Archaeologists, art dealers, art crime investigators, and linguists. These are some of the professions to which the British Army is looking in order to fill the ranks of its newest special unit: the Cultural Property Protection Unit (CPPU).
Creation of this new unit comes as a result of the British government’s decision in 2017 to ratify the 1954 Hague Convention on protecting cultural property during a conflict. According to its founder—and thus far, only member—Lieutenant Colonel Tim Purbrick, the new unit will be comprised of 15 operators drawn from across the British military—from the Army, Royal Air Force (RAF), and Royal Navy (RN). Civilians who wish to enter the unit would have to first join the reserves.
The CPPU will specialize in protecting archaeological sites, anti-terrorism finance and anti-smuggling operations, and intelligence gathering. They will also be responsible for informing commanders about places of cultural importance found inside their area of operations.
“I’m looking for experts in art, archaeology, and art crime investigation—leaders in their field who are able to deploy on operations down to the tactical level,” said Lt. Col. Purbrick. “The idea will be to identify sites so that we don’t drop bombs on them or park tanks on top of them,” he added.
The British officer, however, highlighted an equally important objective of the new unit: anti-terrorism finance.
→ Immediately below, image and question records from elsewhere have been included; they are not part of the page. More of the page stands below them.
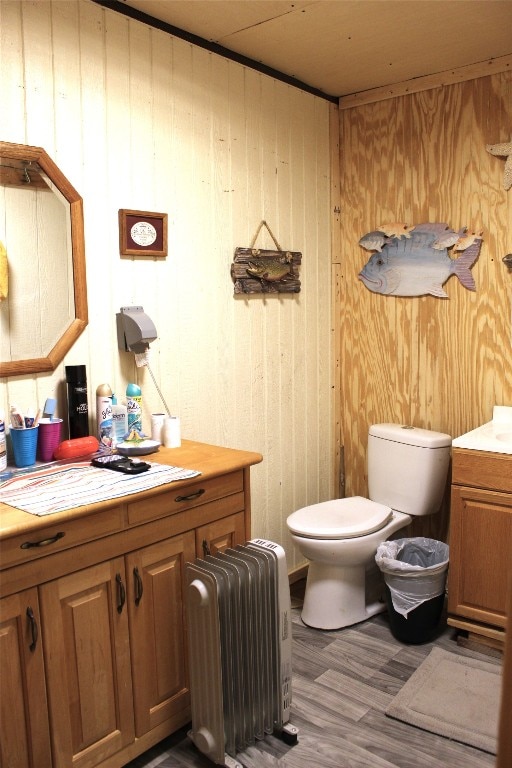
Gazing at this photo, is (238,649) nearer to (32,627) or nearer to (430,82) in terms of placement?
(32,627)

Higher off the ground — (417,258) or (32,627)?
(417,258)

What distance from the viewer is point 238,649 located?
6.25ft

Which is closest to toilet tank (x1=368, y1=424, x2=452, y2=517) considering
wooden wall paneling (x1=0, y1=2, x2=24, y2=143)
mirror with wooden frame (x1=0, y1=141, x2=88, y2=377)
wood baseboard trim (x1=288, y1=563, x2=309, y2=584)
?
wood baseboard trim (x1=288, y1=563, x2=309, y2=584)

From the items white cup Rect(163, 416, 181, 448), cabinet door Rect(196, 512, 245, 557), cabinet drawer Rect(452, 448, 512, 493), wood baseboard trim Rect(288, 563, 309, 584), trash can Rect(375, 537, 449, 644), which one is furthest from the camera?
wood baseboard trim Rect(288, 563, 309, 584)

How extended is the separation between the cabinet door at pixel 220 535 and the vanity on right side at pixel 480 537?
0.94m

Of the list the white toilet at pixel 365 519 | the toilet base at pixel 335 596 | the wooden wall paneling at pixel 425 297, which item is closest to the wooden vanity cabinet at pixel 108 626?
the white toilet at pixel 365 519

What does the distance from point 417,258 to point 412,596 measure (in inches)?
60.5

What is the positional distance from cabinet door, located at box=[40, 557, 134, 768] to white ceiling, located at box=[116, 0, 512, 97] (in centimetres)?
190

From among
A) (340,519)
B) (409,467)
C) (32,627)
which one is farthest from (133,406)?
(409,467)

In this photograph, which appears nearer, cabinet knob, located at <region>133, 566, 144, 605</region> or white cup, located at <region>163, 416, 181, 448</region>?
cabinet knob, located at <region>133, 566, 144, 605</region>

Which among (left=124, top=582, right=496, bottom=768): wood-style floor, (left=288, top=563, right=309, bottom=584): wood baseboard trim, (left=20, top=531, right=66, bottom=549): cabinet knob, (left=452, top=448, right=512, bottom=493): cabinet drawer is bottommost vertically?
(left=124, top=582, right=496, bottom=768): wood-style floor

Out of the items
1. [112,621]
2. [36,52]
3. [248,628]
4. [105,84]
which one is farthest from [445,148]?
[112,621]

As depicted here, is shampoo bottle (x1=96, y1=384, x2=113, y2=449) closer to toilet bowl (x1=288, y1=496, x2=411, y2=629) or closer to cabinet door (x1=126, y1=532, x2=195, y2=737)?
cabinet door (x1=126, y1=532, x2=195, y2=737)

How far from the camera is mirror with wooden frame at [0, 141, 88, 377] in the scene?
1.92 meters
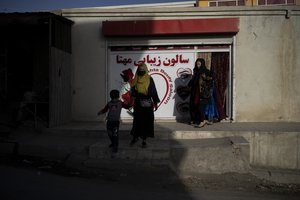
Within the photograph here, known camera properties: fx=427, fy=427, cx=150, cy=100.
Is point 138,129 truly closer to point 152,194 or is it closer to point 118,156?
point 118,156

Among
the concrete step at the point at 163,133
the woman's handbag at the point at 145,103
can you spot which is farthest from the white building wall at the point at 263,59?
the woman's handbag at the point at 145,103

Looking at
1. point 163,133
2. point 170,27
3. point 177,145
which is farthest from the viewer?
point 170,27

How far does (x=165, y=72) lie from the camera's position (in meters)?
12.2

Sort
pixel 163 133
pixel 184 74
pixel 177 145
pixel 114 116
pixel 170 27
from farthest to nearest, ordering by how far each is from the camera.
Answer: pixel 184 74
pixel 170 27
pixel 163 133
pixel 177 145
pixel 114 116

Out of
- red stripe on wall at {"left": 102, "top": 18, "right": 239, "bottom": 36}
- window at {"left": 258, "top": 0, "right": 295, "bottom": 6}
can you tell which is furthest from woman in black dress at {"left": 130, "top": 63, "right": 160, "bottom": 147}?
window at {"left": 258, "top": 0, "right": 295, "bottom": 6}

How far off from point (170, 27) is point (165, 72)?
4.37 ft

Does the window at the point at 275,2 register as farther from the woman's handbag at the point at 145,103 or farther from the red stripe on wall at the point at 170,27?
the woman's handbag at the point at 145,103

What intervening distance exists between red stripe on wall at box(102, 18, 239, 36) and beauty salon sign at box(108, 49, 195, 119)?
0.66m

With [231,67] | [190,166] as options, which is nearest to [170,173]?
[190,166]

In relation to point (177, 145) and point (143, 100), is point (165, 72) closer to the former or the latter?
point (177, 145)

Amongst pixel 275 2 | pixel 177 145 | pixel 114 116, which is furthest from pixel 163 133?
pixel 275 2

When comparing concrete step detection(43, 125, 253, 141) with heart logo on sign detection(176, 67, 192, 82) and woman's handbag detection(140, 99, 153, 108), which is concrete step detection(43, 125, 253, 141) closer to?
woman's handbag detection(140, 99, 153, 108)

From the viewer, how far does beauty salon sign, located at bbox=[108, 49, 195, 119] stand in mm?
12117

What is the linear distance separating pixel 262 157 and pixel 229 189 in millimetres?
2751
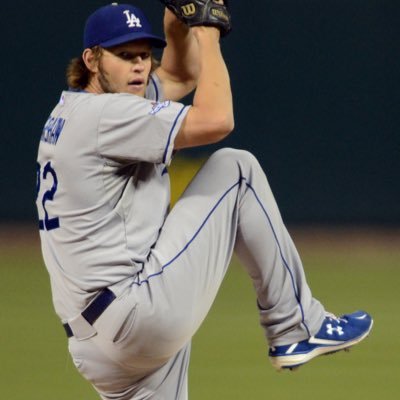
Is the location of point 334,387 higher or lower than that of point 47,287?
higher

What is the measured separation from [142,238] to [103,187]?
216 millimetres

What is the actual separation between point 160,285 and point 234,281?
13.9 feet

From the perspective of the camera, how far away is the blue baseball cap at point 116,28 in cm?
360

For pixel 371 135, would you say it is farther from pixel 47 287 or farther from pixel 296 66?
pixel 47 287

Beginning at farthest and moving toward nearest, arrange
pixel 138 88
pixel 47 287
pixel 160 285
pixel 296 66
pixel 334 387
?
pixel 296 66
pixel 47 287
pixel 334 387
pixel 138 88
pixel 160 285

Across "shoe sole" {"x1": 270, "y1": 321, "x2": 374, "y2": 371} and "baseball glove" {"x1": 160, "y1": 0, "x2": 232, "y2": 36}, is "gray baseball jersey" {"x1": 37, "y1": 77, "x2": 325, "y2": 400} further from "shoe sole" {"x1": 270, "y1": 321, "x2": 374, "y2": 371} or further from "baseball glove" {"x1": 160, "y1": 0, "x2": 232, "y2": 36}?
"baseball glove" {"x1": 160, "y1": 0, "x2": 232, "y2": 36}

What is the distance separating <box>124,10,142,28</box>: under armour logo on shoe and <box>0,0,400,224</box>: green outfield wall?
5268 millimetres

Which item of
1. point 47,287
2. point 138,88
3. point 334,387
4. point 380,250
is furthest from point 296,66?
point 138,88

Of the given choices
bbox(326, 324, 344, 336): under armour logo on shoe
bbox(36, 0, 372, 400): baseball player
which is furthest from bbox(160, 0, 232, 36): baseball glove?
bbox(326, 324, 344, 336): under armour logo on shoe

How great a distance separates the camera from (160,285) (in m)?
3.46

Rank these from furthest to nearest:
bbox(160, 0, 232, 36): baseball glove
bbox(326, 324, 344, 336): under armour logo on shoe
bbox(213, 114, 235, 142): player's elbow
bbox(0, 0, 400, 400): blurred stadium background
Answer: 1. bbox(0, 0, 400, 400): blurred stadium background
2. bbox(326, 324, 344, 336): under armour logo on shoe
3. bbox(160, 0, 232, 36): baseball glove
4. bbox(213, 114, 235, 142): player's elbow

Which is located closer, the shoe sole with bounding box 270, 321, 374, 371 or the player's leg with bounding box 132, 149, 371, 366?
the player's leg with bounding box 132, 149, 371, 366

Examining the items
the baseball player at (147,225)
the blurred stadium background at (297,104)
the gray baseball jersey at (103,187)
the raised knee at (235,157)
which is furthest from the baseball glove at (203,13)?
the blurred stadium background at (297,104)

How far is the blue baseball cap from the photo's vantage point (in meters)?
3.60
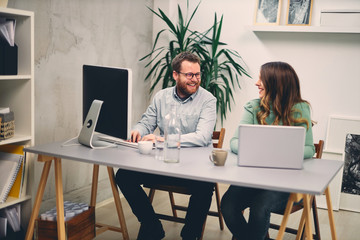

ISIS’ blitzkrieg in Syria and Iraq resulted in numerous archaeological sites under their control. Some they destroyed. Others they pillaged. They then sold the most precious artifacts on the black market in order to finance their operations. The CPPU will aim to counter such actions in the future.
“Looting and selling antiquities has been proven as a fundraising method for terrorist groups. Part of our job is about preventing ‘threat finance’—you have an adversary extracting cultural property from the region you are operating in and then, in effect, sending it back at you in the form of bombs and bullets,” said Lt. Col. Purbrick.
When it comes to the operational function of the unit, Lt. Col. Purbrick said it could range from border security—ensuring that no artifacts are smuggled out of a conflict zone—to tactical operations on active battlefields.
Lt. Col. Purbrick hasn’t revealed if his inspiration for the unit came from the popular “Indiana Jones” film franchise or the Monuments, Fine Arts, and Archives Section, an Allied unit in the Second World War that specialized in the protection of cultural property in Europe’s war zones. The unit was popularized in the recent Hollywood film “The Monuments Men.”